Author: Zhiyun
Why do we need to locate the problem of pressure measurement?
Performance Testing Service (PTS) is a SaaS stress testing platform with powerful distributed stress testing capabilities. It can simulate the real business scenarios of a large number of users and comprehensively verify the performance, capacity and stability of business sites.
In the process of continuously measuring the water level of the pressured server, we can see more comprehensive pressure measurement indicators from the pressure measurement view or pressure measurement report, such as QPS, RT, TPS, etc., but only from these indicators , it is not possible to quickly locate the specific problem of the server. For example, we can see the response body of the interface corresponding to the error code from the error information center of the whole scene, but which link in the downstream is wrong, and the wrong stack What is it, you can't see it from the report alone, and what is wrong in the downstream of the interface and what is the error stack are exactly what users care about.

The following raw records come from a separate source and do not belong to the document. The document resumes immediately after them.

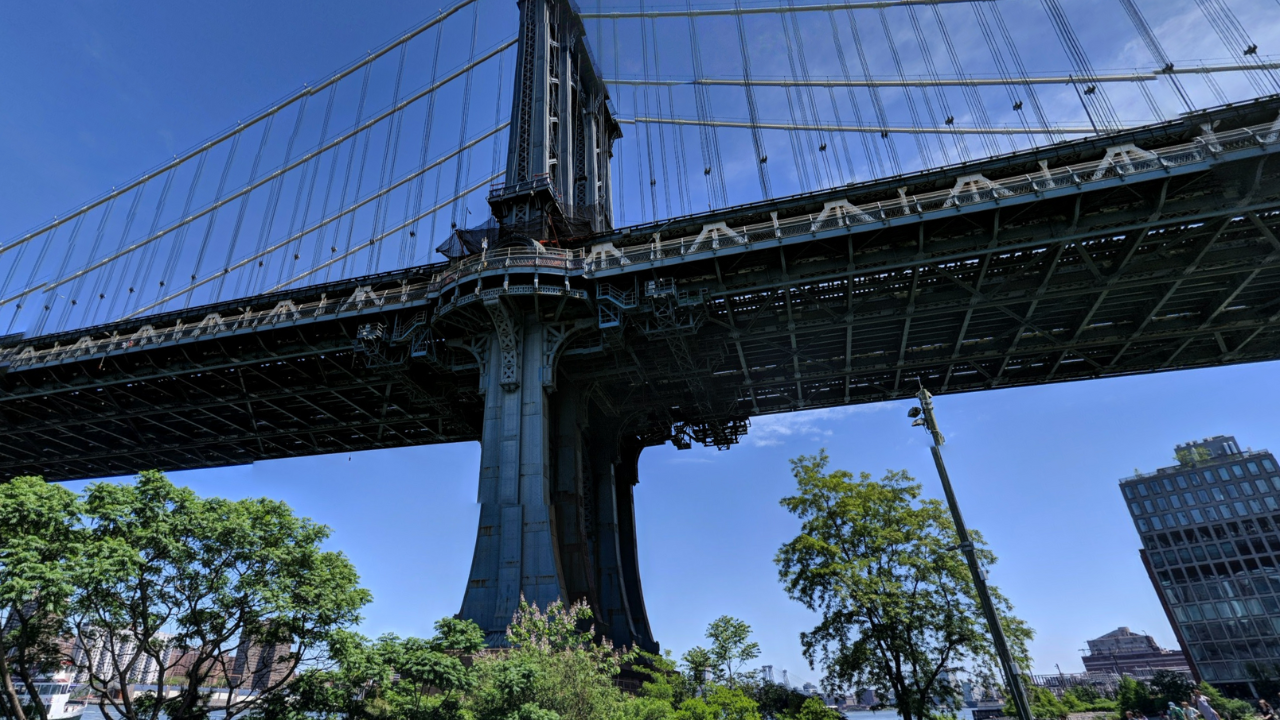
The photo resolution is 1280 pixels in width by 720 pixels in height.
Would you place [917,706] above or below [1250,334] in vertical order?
below

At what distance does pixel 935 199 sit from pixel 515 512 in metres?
21.2

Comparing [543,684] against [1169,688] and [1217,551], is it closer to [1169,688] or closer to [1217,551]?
[1169,688]

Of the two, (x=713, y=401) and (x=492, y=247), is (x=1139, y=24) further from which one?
(x=492, y=247)

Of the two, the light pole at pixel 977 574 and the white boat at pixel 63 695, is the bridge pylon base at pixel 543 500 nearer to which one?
the light pole at pixel 977 574

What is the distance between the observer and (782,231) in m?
28.7

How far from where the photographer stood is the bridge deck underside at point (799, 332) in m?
28.1

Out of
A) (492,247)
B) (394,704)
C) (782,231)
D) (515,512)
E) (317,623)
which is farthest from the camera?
(492,247)

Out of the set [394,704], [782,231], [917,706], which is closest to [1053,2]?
[782,231]

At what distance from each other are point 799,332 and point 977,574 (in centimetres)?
2312

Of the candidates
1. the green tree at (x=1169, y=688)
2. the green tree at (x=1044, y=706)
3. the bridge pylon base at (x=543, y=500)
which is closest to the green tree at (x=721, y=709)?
the bridge pylon base at (x=543, y=500)

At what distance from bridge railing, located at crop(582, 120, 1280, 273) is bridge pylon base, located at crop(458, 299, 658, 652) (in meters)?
5.57

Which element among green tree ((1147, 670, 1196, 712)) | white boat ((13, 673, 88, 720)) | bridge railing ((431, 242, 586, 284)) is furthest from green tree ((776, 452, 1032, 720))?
white boat ((13, 673, 88, 720))

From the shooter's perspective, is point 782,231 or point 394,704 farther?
point 782,231

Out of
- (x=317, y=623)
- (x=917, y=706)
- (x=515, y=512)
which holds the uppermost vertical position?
(x=515, y=512)
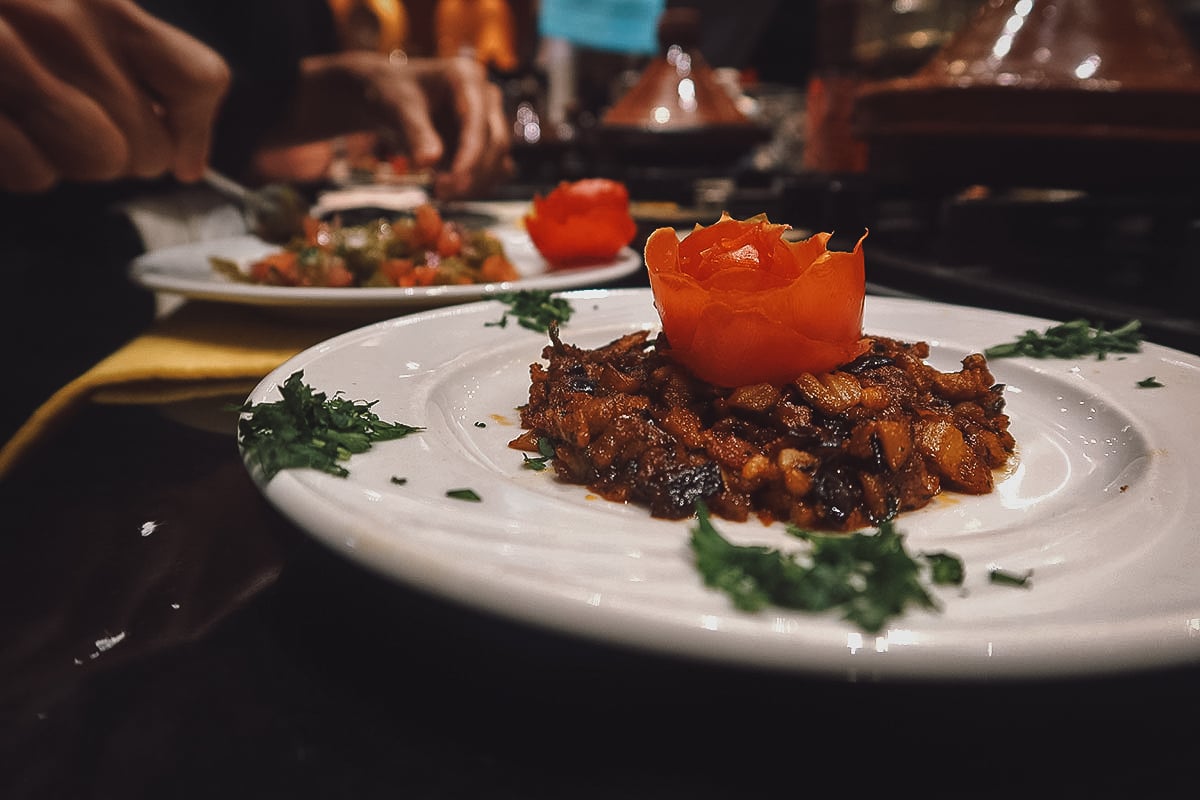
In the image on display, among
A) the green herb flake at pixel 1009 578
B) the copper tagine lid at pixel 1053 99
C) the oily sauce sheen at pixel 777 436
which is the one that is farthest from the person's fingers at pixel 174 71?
the green herb flake at pixel 1009 578

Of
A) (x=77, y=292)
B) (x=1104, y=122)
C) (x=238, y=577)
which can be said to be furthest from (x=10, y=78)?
(x=1104, y=122)

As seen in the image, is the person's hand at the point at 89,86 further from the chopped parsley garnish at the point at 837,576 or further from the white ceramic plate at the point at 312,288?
the chopped parsley garnish at the point at 837,576

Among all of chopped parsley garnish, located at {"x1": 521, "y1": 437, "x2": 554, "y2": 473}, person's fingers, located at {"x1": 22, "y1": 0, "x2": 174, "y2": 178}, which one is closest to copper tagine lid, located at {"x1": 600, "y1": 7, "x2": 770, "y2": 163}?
person's fingers, located at {"x1": 22, "y1": 0, "x2": 174, "y2": 178}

With the help of problem diagnosis, we can clarify the upstream and downstream calls of the pressed interface. At the same time, from the link view, we can see the message components (Kafka, RocketMQ, etc.), caches (Redis, MongoDB, etc.) that the entire link passes through. etc.), database (MySQL, Oracle, etc.), RPC call (Feign, Dubbo, HttpClient, etc.), for example, if an interface has abnormal status code or other errors, then we can see from the call chain that it is an Rpc call If there is a problem, there is a problem with the database read and write, and the corresponding error stack can be seen from the call chain. Based on this information, it is relatively clear where the problem should be located.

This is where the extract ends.